**Work order:** Since the copy must match the original, write out each record word for word, skipping only the pictures.

**Data for review:**
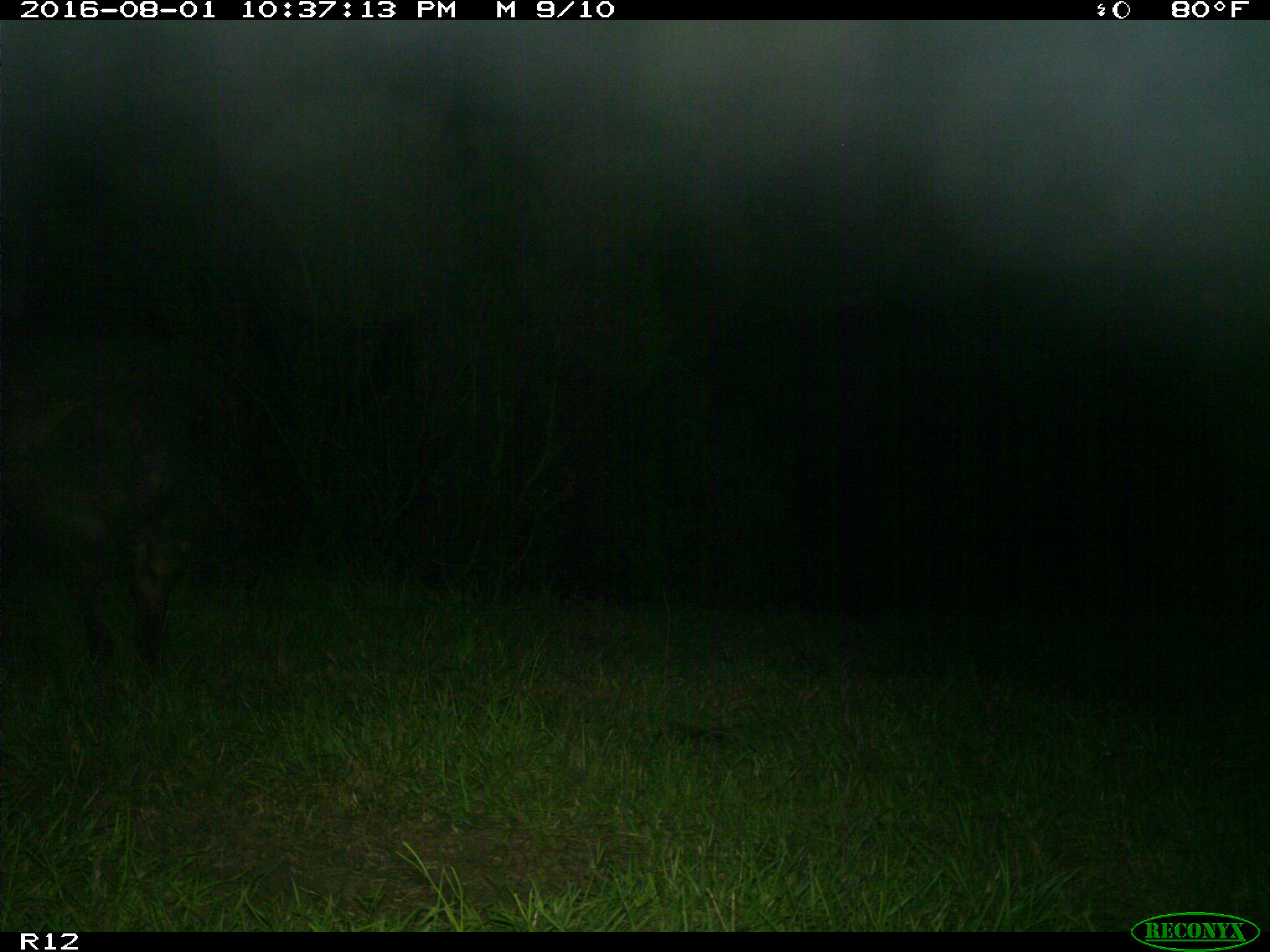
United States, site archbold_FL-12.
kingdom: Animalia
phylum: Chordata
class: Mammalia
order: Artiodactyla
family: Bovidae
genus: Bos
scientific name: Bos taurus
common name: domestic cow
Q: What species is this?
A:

**Exercise output:**
United States, site archbold_FL-12.
kingdom: Animalia
phylum: Chordata
class: Mammalia
order: Artiodactyla
family: Bovidae
genus: Bos
scientific name: Bos taurus
common name: domestic cow
Q: What species is this?
A:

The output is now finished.